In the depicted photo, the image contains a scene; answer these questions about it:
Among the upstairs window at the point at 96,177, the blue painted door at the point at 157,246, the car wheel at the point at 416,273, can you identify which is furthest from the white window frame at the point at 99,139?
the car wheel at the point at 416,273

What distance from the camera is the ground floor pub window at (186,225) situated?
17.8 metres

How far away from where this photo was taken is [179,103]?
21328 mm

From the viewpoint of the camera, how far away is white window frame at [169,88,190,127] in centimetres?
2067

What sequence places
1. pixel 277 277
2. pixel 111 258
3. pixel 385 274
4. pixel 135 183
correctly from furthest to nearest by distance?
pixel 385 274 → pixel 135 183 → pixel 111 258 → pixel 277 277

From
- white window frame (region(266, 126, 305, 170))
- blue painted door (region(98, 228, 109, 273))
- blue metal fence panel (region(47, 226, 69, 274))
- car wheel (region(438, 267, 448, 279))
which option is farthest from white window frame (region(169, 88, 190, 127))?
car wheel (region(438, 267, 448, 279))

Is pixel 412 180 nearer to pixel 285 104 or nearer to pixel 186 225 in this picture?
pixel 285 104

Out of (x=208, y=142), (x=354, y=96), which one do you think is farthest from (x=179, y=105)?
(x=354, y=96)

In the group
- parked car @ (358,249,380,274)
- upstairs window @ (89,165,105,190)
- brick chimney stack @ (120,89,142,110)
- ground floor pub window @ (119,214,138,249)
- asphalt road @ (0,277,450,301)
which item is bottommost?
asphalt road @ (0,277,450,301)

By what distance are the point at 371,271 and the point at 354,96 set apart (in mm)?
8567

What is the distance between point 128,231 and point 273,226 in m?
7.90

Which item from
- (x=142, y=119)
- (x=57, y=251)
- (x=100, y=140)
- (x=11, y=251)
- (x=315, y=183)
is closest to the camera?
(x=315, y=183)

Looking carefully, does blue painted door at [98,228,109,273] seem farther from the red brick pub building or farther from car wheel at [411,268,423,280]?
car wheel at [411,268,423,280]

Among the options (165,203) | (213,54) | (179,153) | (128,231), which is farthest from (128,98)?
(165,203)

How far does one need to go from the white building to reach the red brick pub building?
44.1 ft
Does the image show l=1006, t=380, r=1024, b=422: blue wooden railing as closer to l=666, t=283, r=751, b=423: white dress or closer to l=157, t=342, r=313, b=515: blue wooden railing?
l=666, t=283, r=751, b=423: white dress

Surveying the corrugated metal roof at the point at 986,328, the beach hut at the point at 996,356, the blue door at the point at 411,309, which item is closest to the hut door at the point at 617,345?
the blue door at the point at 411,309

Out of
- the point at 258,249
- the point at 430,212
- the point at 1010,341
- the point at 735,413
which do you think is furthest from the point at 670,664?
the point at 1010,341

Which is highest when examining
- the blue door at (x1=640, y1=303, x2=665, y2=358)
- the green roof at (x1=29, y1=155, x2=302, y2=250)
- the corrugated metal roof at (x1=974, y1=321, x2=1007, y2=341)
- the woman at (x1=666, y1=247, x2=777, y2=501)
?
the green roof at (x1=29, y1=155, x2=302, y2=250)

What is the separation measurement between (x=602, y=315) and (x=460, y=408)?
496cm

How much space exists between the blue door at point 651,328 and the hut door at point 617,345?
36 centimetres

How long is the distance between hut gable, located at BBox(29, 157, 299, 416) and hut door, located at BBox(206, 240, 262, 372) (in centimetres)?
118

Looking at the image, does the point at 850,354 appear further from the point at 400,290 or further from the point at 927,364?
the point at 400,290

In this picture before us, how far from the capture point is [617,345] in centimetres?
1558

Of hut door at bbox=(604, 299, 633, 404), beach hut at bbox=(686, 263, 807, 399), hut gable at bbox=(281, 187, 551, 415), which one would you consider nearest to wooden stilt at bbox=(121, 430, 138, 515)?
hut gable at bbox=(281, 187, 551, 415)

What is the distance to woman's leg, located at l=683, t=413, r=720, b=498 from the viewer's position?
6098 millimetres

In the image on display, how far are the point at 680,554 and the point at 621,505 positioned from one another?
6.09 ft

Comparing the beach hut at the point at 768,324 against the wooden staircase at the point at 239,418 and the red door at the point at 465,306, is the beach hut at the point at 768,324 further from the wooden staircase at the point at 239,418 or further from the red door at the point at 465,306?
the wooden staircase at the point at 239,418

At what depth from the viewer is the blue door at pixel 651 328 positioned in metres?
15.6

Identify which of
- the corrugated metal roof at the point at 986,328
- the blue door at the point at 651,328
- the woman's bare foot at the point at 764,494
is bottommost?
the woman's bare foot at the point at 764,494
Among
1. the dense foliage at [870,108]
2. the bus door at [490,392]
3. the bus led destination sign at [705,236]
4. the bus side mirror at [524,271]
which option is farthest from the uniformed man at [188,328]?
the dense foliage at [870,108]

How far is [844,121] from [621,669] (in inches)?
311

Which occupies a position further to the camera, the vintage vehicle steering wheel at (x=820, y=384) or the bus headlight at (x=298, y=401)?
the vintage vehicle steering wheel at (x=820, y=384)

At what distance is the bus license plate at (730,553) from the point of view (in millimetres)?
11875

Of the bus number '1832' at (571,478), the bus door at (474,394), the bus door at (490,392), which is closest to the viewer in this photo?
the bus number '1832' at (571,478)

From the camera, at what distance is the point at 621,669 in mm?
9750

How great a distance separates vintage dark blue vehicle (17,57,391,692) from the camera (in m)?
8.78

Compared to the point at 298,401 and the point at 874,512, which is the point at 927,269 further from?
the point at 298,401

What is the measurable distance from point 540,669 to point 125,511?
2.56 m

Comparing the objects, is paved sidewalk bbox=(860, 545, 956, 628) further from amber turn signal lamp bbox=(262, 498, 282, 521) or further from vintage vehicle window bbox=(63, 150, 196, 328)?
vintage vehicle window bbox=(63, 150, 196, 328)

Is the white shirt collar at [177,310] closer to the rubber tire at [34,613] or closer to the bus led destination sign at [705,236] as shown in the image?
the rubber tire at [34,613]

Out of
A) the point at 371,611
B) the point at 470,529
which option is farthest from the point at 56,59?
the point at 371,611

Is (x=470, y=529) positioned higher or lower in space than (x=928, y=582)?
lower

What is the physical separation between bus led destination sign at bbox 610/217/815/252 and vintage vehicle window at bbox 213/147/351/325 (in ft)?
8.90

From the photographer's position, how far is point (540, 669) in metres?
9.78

◆ Task description ◆
Reproduce the entire listing above verbatim, from its first line to its last.

◆ Solution to this task ◆
In the depicted photo, the image contains a scene; answer these questions about it:
Among the upstairs window at the point at 96,177, the blue painted door at the point at 157,246, the car wheel at the point at 416,273, can you identify which is furthest from the white window frame at the point at 99,139?
the car wheel at the point at 416,273

What distance from the camera is the ground floor pub window at (186,225) situated?
17.8 metres

How far away from where this photo was taken is [179,103]?
21328 mm

From the viewpoint of the camera, how far away is white window frame at [169,88,190,127] in centimetres?
2067

What sequence places
1. pixel 277 277
2. pixel 111 258
3. pixel 385 274
4. pixel 135 183
correctly from furthest to nearest by distance?
pixel 385 274 → pixel 135 183 → pixel 111 258 → pixel 277 277

From
- white window frame (region(266, 126, 305, 170))
- blue painted door (region(98, 228, 109, 273))
- blue metal fence panel (region(47, 226, 69, 274))
- car wheel (region(438, 267, 448, 279))
which option is farthest from white window frame (region(169, 88, 190, 127))?
car wheel (region(438, 267, 448, 279))

Is pixel 412 180 nearer to pixel 285 104 or nearer to pixel 186 225 in this picture?
pixel 285 104

Out of (x=208, y=142), (x=354, y=96), which one do you think is farthest from (x=179, y=105)?
(x=354, y=96)

In the group
- parked car @ (358,249,380,274)
- upstairs window @ (89,165,105,190)
- brick chimney stack @ (120,89,142,110)
- ground floor pub window @ (119,214,138,249)
- asphalt road @ (0,277,450,301)
which item is bottommost?
asphalt road @ (0,277,450,301)

By what distance are the point at 371,271 and the point at 354,96 set apart (in mm)?
8567

What is the distance between point 128,231 and point 273,226 in m?
7.90

Which item from
- (x=142, y=119)
- (x=57, y=251)
- (x=100, y=140)
- (x=11, y=251)
- (x=315, y=183)
is closest to the camera?
(x=315, y=183)

Looking carefully, does blue painted door at [98,228,109,273] seem farther from the red brick pub building or farther from car wheel at [411,268,423,280]?
car wheel at [411,268,423,280]

Among the options (165,203) | (213,54) | (179,153) | (128,231), which is farthest from (128,98)?
(165,203)

How far does one need to go from the white building to reach the red brick pub building?
44.1 ft
Does the image show l=1006, t=380, r=1024, b=422: blue wooden railing as closer to l=666, t=283, r=751, b=423: white dress or closer to l=157, t=342, r=313, b=515: blue wooden railing?
l=666, t=283, r=751, b=423: white dress

Surveying the corrugated metal roof at the point at 986,328, the beach hut at the point at 996,356, the blue door at the point at 411,309, which item is closest to the hut door at the point at 617,345?
the blue door at the point at 411,309

Out of
- the point at 258,249
- the point at 430,212
- the point at 1010,341
- the point at 735,413
which do you think is furthest from the point at 670,664?
the point at 1010,341

Which is highest when examining
- the blue door at (x1=640, y1=303, x2=665, y2=358)
- the green roof at (x1=29, y1=155, x2=302, y2=250)
- the corrugated metal roof at (x1=974, y1=321, x2=1007, y2=341)
- the woman at (x1=666, y1=247, x2=777, y2=501)
?
the green roof at (x1=29, y1=155, x2=302, y2=250)

What is the separation measurement between (x=602, y=315) and (x=460, y=408)?
496cm

How much space exists between the blue door at point 651,328 and the hut door at point 617,345?
36 centimetres

How long is the distance between hut gable, located at BBox(29, 157, 299, 416) and hut door, located at BBox(206, 240, 262, 372) (in centimetres)?
118

Looking at the image, does the point at 850,354 appear further from the point at 400,290 or further from the point at 927,364?
the point at 400,290

In this picture before us, how far from the capture point is [617,345] in centimetres?
1558

Of hut door at bbox=(604, 299, 633, 404), beach hut at bbox=(686, 263, 807, 399), hut gable at bbox=(281, 187, 551, 415), which one would you consider nearest to wooden stilt at bbox=(121, 430, 138, 515)?
hut gable at bbox=(281, 187, 551, 415)

What is the distance to woman's leg, located at l=683, t=413, r=720, b=498 from the viewer's position?
6098 millimetres

In the image on display, how far are the point at 680,554 and the point at 621,505 positioned from one another?
6.09 ft

Comparing the beach hut at the point at 768,324 against the wooden staircase at the point at 239,418 and the red door at the point at 465,306, is the beach hut at the point at 768,324 further from the wooden staircase at the point at 239,418 or further from the red door at the point at 465,306?
the wooden staircase at the point at 239,418

At what depth from the viewer is the blue door at pixel 651 328 positioned in metres?
15.6

Identify which of
- the corrugated metal roof at the point at 986,328
- the blue door at the point at 651,328
- the woman's bare foot at the point at 764,494
is bottommost?
the woman's bare foot at the point at 764,494
Among
1. the dense foliage at [870,108]
2. the bus door at [490,392]
3. the bus led destination sign at [705,236]
4. the bus side mirror at [524,271]
which option is farthest from the uniformed man at [188,328]?
the dense foliage at [870,108]

How far is [844,121] from [621,669] (in inches)?
311

Which occupies a position further to the camera, the vintage vehicle steering wheel at (x=820, y=384) or the bus headlight at (x=298, y=401)?
the vintage vehicle steering wheel at (x=820, y=384)

At what distance is the bus license plate at (730,553) from the point of view (in millimetres)?
11875

Of the bus number '1832' at (571,478), the bus door at (474,394), the bus door at (490,392), which is closest to the viewer in this photo?
the bus number '1832' at (571,478)

From the camera, at what distance is the point at 621,669 in mm?
9750

How great a distance separates vintage dark blue vehicle (17,57,391,692) from the camera (in m)?
8.78

Compared to the point at 298,401 and the point at 874,512, which is the point at 927,269 further from?
the point at 298,401

What is the measurable distance from point 540,669 to point 125,511?
2.56 m

Comparing the objects, is paved sidewalk bbox=(860, 545, 956, 628) further from amber turn signal lamp bbox=(262, 498, 282, 521) or further from vintage vehicle window bbox=(63, 150, 196, 328)?
vintage vehicle window bbox=(63, 150, 196, 328)

Is the white shirt collar at [177,310] closer to the rubber tire at [34,613] or closer to the bus led destination sign at [705,236] as shown in the image?
the rubber tire at [34,613]

Out of
A) the point at 371,611
B) the point at 470,529
which option is farthest from the point at 56,59?
the point at 371,611

Is (x=470, y=529) positioned higher or lower in space than (x=928, y=582)?
lower

What is the physical separation between bus led destination sign at bbox 610/217/815/252 and vintage vehicle window at bbox 213/147/351/325 (in ft)?
8.90

From the photographer's position, how far is point (540, 669) in metres?
9.78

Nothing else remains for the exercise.